Snoring. If you snore, you can buy special strips to go over your nose (or sometimes inside your nose) that may help you breathe more easily. It might also help to raise the head of your bed, either with a wedge pillow or with risers. You can also do this with special motorized, adjustable bed frames. 

Over-the-counter sleep aids. Even though you can get these sleep aids without a prescription, it’s best to talk to your doctor about regular use. There may be some risk because of certain medical conditions or other medications that you take. OTC sleep aids typically contain antihistamines (diphenhydramine and doxylamine). With regular use, your body can build a resistance to these medications. There are also possible side effects like daytime grogginess, blurred vision, dry mouth, and problems going to the bathroom.

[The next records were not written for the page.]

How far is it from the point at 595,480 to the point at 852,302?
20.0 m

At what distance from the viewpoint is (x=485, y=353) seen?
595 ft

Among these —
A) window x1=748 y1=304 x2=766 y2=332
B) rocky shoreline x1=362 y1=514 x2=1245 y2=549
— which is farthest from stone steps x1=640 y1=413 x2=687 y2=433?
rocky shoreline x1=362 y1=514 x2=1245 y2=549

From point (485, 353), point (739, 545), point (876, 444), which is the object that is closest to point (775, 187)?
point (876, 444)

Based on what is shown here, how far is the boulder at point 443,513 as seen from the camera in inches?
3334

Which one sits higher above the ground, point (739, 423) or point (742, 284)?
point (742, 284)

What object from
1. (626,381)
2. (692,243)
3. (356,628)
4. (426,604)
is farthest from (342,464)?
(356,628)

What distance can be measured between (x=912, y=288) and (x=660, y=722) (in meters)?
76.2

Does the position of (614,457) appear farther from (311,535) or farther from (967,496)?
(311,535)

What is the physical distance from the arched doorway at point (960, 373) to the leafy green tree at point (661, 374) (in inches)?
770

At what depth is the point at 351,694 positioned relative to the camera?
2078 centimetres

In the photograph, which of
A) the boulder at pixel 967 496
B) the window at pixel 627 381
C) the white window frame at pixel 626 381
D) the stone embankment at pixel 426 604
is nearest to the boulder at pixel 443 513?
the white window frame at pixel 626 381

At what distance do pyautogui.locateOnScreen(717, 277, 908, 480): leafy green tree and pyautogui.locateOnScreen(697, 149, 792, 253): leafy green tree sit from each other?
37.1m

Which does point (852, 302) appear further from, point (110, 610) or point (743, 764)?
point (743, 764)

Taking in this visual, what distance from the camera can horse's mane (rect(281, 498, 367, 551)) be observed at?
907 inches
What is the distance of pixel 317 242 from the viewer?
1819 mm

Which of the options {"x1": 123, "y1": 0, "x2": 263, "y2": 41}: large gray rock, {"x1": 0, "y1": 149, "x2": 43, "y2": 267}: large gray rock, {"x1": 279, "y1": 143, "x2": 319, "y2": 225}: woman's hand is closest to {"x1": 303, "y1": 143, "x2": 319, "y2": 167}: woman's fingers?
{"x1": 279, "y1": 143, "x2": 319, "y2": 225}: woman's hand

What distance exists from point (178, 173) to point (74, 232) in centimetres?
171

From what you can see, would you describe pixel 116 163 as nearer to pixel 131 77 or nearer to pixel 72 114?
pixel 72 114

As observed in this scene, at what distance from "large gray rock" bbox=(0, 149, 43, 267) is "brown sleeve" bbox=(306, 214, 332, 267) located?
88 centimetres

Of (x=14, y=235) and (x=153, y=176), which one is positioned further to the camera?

Supplements. Over-the-counter supplements that claim to help with sleep don’t go through the same careful testing that FDA-approved medicines get. In general, there’s not enough research to know if they work and whether they’re safe.

When to call your doctor. If you still can't sleep well or you’re really tired during the day, even after following this checklist, it may be time to talk to your doctor. You may have a treatable sleep problem like sleep apnea, a serious cause of interrupted breathing during sleep, or some other treatable illness.